+++ ФРАГМЕНТ ДОКУМЕНТА +++
Оба примера, основанные на схеме индивидуализированного и персонифицированного преодоления, одновременно интеллектуального и институционального, указывают на способ производства новых подходов, поощряемый этим типом институции в целом и предлагаемым ею типом карьеры в частности. Относительно краткий промежуток, отделяющий начало восторженного и насыщенного ученичества от окончательного ухода, возможность институциализации собственных интеллектуальных предпочтений, организация нового тематического направления с использованием материальной инфраструктуры институции, по сути, формирование нового интеллектуального тела — цикл, близкий скорее научным кружкам, нежели университетскому или научному учреждению, где прохождение всех этих этапов обычно требует ощутимо большего времени и сил, часто оставляя результат незавершенным. Здесь становление индивидуализированного автономного субъекта исследования обязано относительно быстрой эмансипации исследователя одновременно в пространстве научных публикаций и в карьерном пространстве Школы.
+++ ИСХОДНЫЕ ДАННЫЕ +++
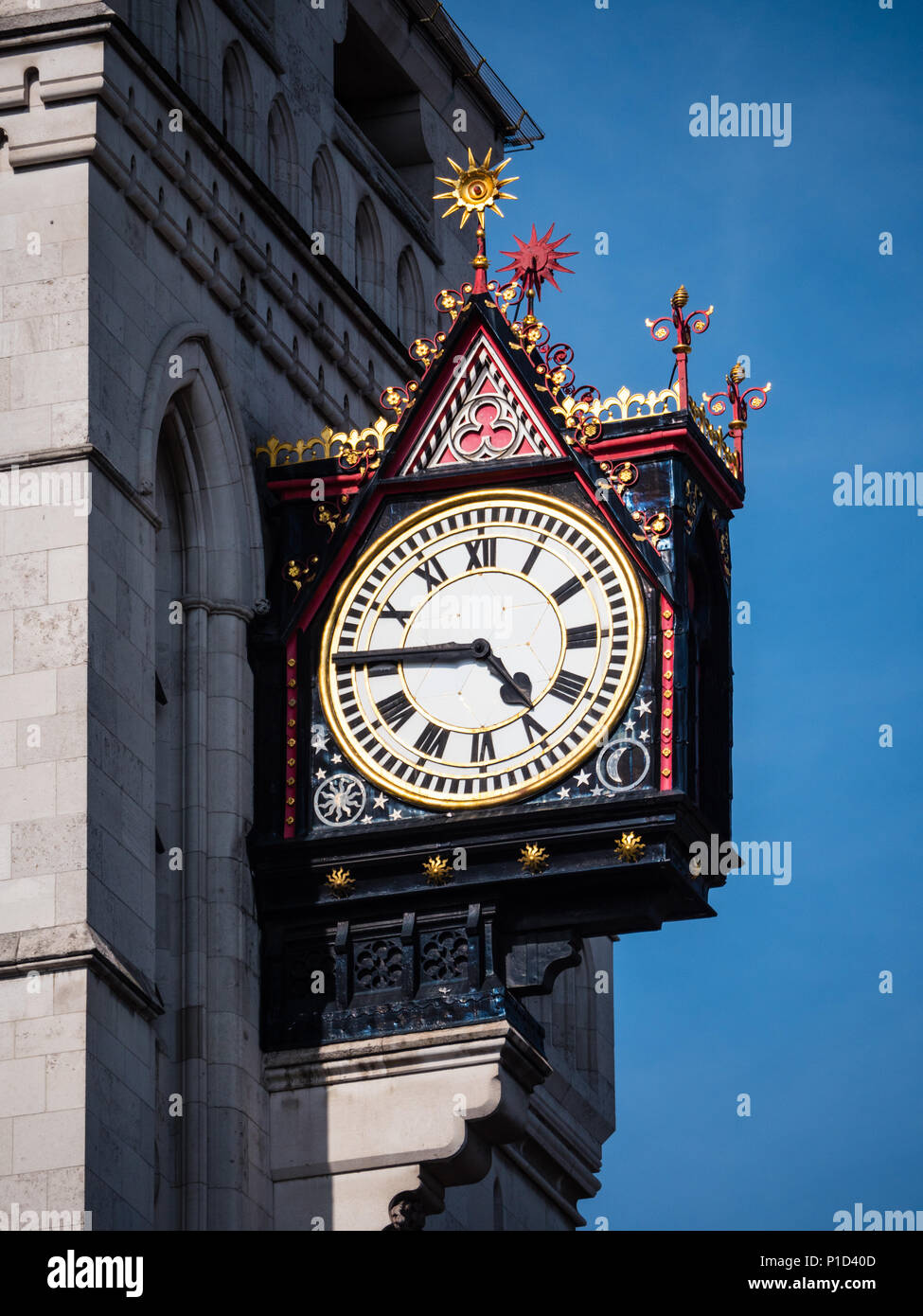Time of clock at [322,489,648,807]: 4:45
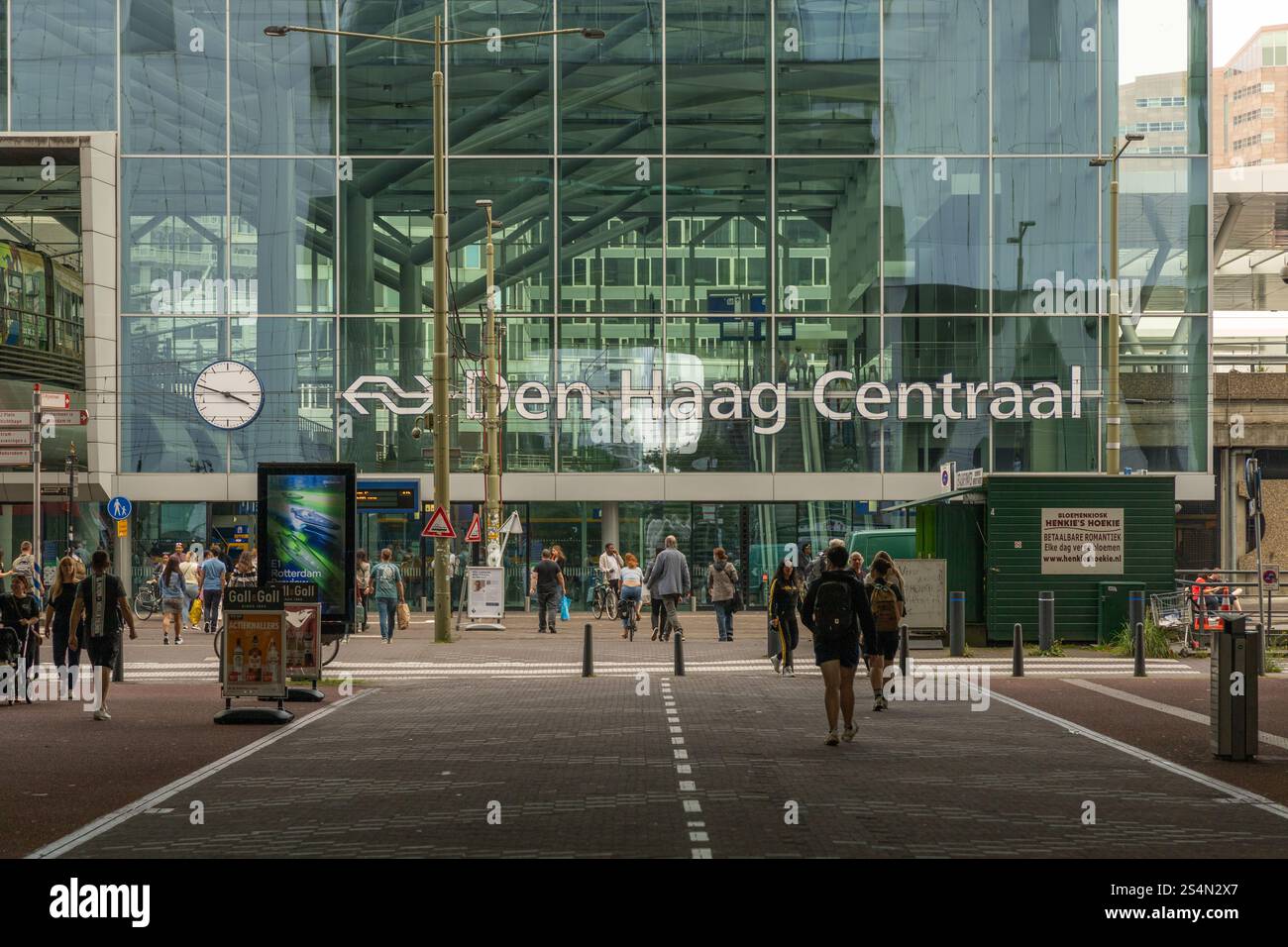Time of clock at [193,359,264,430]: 3:47
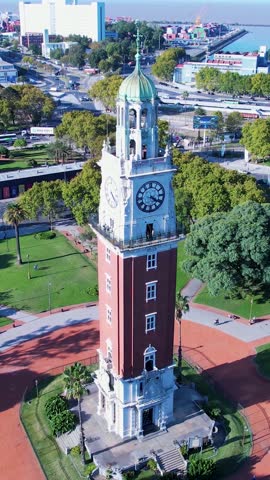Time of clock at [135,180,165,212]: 4:20
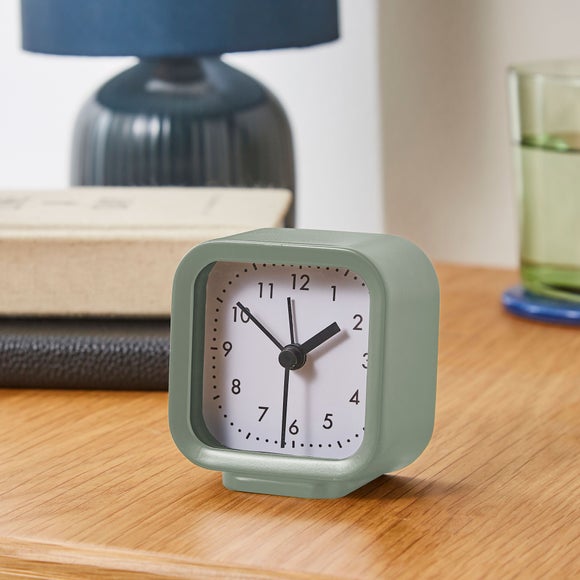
+++
■ **УСЛОВИЕ ЗАДАНИЯ**:
Продолжите фрагмент об исследовательской карьере в Школе, начав сразу после его последнего предложения.

■ **РЕЗУЛЬТАТ ВЫПОЛНЕНИЯ**:
Насыщенная интеллектуальная жизнь и предложение широкой публике разнообразных интеллектуальных моделей, ориентированных на «высшие достижения» в академическом секторе, не ограничиваются возможностями одной лишь Высшей школы социальных наук или Коллеж де Франс. Некоторые авторы, представленные на страницах номера «Логос» № 1 (2011), являются обладателями, на первый взгляд, вполне традиционных университетских или исследовательских карьер. Однако при более внимательном рассмотрении первый взгляд уступает место констатации экс- или полицентричного характера их карьеры. Таков пример Луи ван Дельфта. Будучи выпускником гуманитарного факультета Сорбонны, он с начала 1960-x преподает в лицеях, затем в университетах. Однако начало постоянной карьеры преподавателя во французском университете датировано 1981 годом: до того он преподает в университетах США и Канады. Параллельно с академической карьерой он регулярно участвует в проектах французского МИДа. Его жизненный стиль просвещенного путешественника находит частичное выражение в стиле письма42. Не менее «эксцентричная» траектория у Кристиана Лаваля: социолог по образованию, он одновременно сотрудник исследовательской группы под эгидой университета Нантер и Национального центра научных исследований (CNRS), сотрудник Исследовательского института Объединенной федерации профсоюзов (FSU43) и член научного совета активистской ассоциации Attac44. Привилегированный предмет его публикаций — современный капитализм во Франции, в текущем неолиберальном изводе — вполне явно вписывается в его ассоциативно-политическую деятельность. Жан-Люк Марион демонстрирует еще один пример полицентричной траектории. Выпускник Высшей нормальной школы, с начала 1970-х он преподает во французских университетах, прежде всего в Нантере и Сорбонне, с начала 1990-х также в американских университетах, в частности в течение 10 лет проводит семестр в году в университете Чикаго. На протяжении многих лет является советником парижского архиепископа, кардинала Жан-Мари Люстижера, чье кресло во Французской академии он «наследует» со смертью последнего. Философ и теолог в одном лице, он размещает Декарта и Гуссерля в одном текстуальном пространстве с Библией, точно так же, как сам он совмещает участие в институциях светского и религиозного порядка45.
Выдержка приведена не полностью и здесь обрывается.